#### Task to complete:
Identify the line that contains "From the given choices" in the material. Output it and every line after it, unchanged, through the end.

Entries on spatial positioning
────────────────────────────────────────

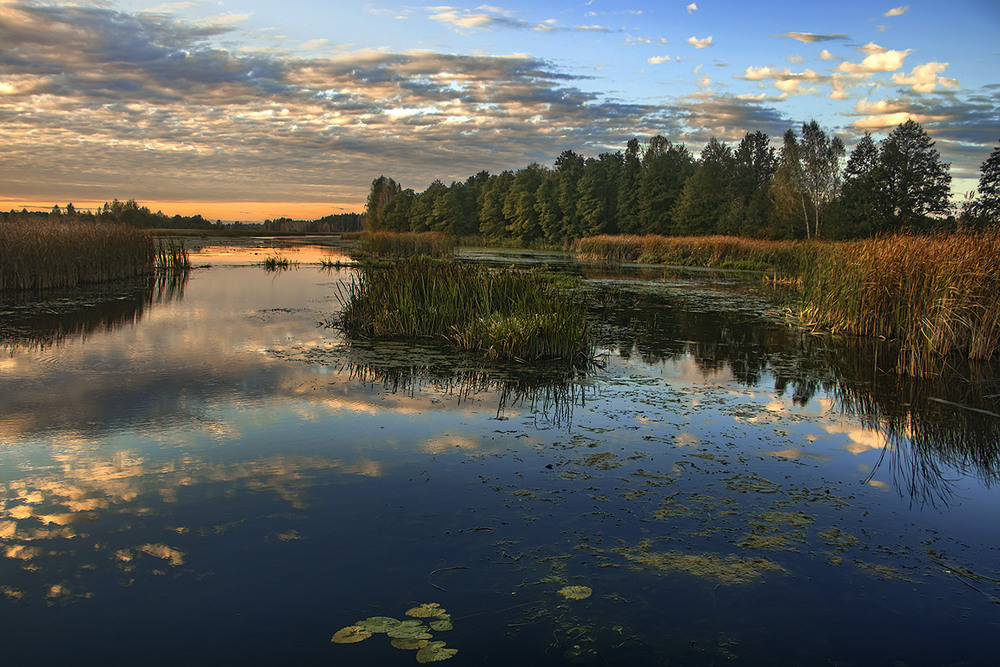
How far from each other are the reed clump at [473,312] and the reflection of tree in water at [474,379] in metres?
0.53

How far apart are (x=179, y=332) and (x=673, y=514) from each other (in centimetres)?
1153

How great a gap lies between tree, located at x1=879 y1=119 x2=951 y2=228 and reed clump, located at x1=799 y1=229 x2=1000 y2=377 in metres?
40.5

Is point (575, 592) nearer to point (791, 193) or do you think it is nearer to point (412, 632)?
point (412, 632)

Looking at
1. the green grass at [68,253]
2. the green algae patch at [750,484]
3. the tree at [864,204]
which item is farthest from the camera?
the tree at [864,204]

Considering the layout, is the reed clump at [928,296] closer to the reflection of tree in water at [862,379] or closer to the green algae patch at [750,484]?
the reflection of tree in water at [862,379]

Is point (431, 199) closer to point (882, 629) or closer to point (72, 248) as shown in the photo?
point (72, 248)

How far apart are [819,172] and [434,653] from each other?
6046 centimetres

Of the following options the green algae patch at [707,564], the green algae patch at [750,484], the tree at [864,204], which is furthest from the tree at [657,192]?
the green algae patch at [707,564]

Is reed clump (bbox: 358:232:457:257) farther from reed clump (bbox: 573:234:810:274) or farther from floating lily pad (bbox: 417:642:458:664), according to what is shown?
floating lily pad (bbox: 417:642:458:664)

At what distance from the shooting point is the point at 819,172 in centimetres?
5528

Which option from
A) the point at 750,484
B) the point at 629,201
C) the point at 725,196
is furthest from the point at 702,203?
the point at 750,484

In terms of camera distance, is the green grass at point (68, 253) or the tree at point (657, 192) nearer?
the green grass at point (68, 253)

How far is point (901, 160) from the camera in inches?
2012

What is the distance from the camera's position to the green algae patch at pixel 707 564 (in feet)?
14.0
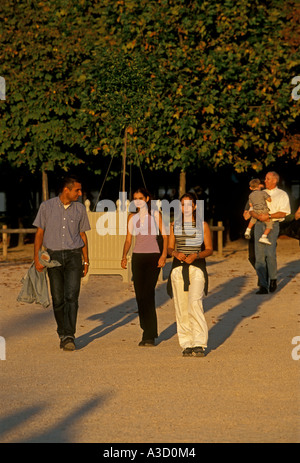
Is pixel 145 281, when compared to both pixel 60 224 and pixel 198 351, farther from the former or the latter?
pixel 198 351

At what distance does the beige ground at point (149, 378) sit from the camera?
6664 mm

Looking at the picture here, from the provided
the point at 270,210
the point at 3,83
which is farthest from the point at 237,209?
the point at 270,210

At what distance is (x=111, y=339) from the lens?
37.1ft

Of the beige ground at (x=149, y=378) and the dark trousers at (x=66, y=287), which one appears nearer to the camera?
the beige ground at (x=149, y=378)

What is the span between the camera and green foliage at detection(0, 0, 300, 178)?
24.0 meters

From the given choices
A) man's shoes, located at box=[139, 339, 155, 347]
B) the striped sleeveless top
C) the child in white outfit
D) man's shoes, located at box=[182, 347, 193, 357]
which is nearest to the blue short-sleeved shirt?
Answer: the striped sleeveless top

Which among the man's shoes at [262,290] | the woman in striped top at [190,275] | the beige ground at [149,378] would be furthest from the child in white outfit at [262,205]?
the woman in striped top at [190,275]

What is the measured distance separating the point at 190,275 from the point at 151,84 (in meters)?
14.6

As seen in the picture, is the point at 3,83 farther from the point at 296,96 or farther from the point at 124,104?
the point at 296,96

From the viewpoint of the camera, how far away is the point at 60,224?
10.5m

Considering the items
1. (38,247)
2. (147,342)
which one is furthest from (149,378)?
(38,247)

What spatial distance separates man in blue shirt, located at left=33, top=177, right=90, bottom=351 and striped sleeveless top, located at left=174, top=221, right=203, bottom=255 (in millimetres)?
1119

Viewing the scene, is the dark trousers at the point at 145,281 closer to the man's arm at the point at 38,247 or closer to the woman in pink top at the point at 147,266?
the woman in pink top at the point at 147,266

────────────────────────────────────────

#### Response to this task:
From the given choices
A) man's shoes, located at box=[139, 339, 155, 347]
B) the striped sleeveless top
C) the child in white outfit
D) man's shoes, located at box=[182, 347, 193, 357]
which is nearest to the blue short-sleeved shirt?
Answer: the striped sleeveless top

Which among the man's shoes at [262,290] | the woman in striped top at [190,275] | the beige ground at [149,378] would be furthest from the child in white outfit at [262,205]?
the woman in striped top at [190,275]

What is the measured distance separating the point at 190,275 from the point at 151,84 (in meters)?
14.6

As seen in the picture, is the point at 3,83 farther from the point at 296,96 or farther from the point at 124,104?
the point at 296,96

From the viewpoint of the camera, how far away is the point at 60,224?
10.5m

Considering the items
1. (38,247)
2. (147,342)
which one is furthest from (149,378)?
(38,247)

What spatial distance separates man in blue shirt, located at left=33, top=177, right=90, bottom=351 and striped sleeveless top, located at left=174, top=221, right=203, bottom=255 (in millimetres)?
1119

Viewing the scene, is the dark trousers at the point at 145,281 closer to the man's arm at the point at 38,247 or closer to the woman in pink top at the point at 147,266?
the woman in pink top at the point at 147,266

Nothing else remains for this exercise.